Fellowship / Fellows

Tamar Schapiro

  • 2011–2012
  • Humanities
  • Stanford University
Headshot of Tamar Schapiro
Photo by Tony Rinaldo

This information is accurate as of the fellowship year indicated for each fellow.

Tamar Schapiro is an associate professor of philosophy at Stanford University, where she studies theories of morality, practical reasoning, and agency. She has written a series of articles focusing on the question of how to conceive of moral rules such that they have the rigidity of principles while allowing for appropriate exceptions. Her work on this topic has appeared in Ethics, the Journal of Philosophy, and Noûs.

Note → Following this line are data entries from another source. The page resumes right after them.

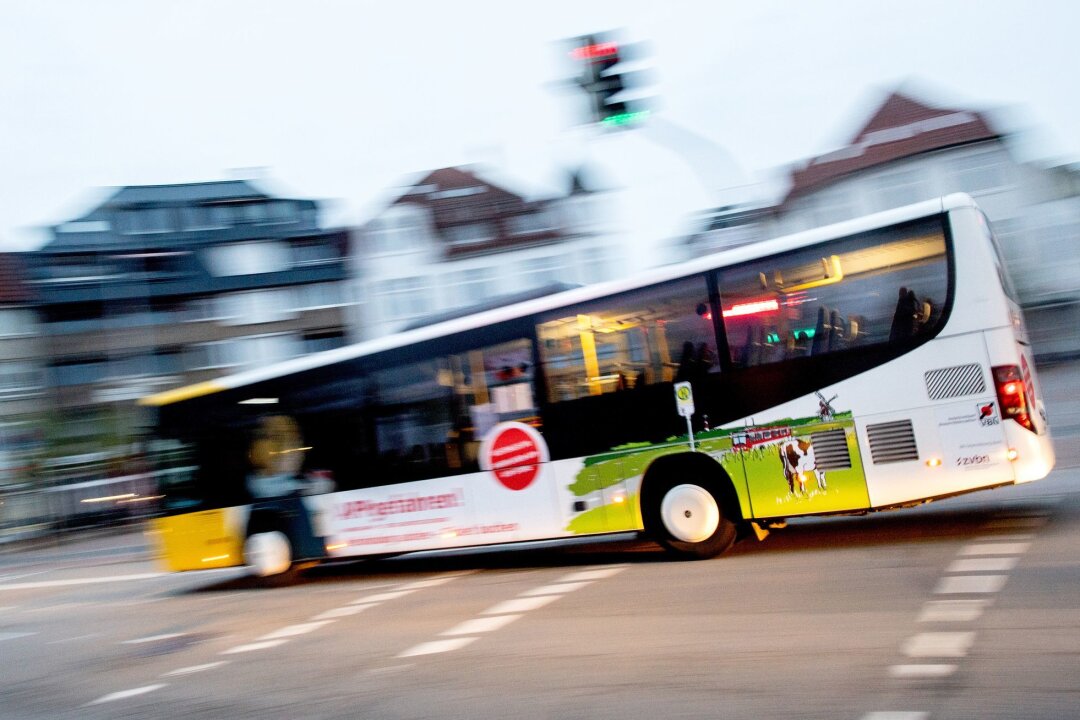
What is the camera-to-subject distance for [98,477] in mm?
48500

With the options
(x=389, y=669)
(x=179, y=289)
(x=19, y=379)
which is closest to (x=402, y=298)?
(x=179, y=289)

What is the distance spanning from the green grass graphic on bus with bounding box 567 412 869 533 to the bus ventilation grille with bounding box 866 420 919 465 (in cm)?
17

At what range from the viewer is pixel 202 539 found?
13.6 meters

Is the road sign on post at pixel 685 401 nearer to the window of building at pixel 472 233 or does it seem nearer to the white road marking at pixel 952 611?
the white road marking at pixel 952 611

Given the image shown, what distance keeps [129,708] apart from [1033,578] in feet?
20.8

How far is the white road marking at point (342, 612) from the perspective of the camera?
1006cm

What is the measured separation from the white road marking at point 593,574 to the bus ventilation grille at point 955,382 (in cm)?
349

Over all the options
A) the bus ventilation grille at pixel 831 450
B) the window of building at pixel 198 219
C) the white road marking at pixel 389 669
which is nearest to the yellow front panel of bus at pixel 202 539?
the white road marking at pixel 389 669

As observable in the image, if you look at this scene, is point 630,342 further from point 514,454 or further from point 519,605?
point 519,605

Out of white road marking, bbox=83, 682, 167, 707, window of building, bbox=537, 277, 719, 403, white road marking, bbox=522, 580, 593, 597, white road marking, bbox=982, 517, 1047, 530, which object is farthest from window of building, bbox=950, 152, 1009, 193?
white road marking, bbox=83, 682, 167, 707

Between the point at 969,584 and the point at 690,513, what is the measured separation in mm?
3231

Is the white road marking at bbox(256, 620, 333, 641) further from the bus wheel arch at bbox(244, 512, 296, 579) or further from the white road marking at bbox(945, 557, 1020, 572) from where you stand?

At the Radcliffe Institute, Schapiro will work on a new project in moral psychology. Plato, Aristotle, Thomas Aquinas, and Immanuel Kant all conceived of human beings as having both rational and nonrational motivational capacities. Given this picture, how exactly are we to conceive of the nonrational motivational capacity? In what sense is it nonrational, and how does it engage with reason? Is it best conceived as a something or a someone? Is it identifiable with us or is it external to us? And how does it contribute to action that counts as our own? Schapiro hopes to revive this area of inquiry, which was central to the thought of the ancients but has received only sporadic attention in contemporary moral philosophy and philosophy of action.

Schapiro received her BA from Yale University and her PhD from Harvard University. Before joining the department at Stanford, she was a member of the Harvard Society of Fellows. She has also received fellowships from the Andrew W. Mellon Foundation, the Harvard Center for Ethics and the Professions, the Mrs. Giles Whiting Foundation, and the Stanford Humanities Center.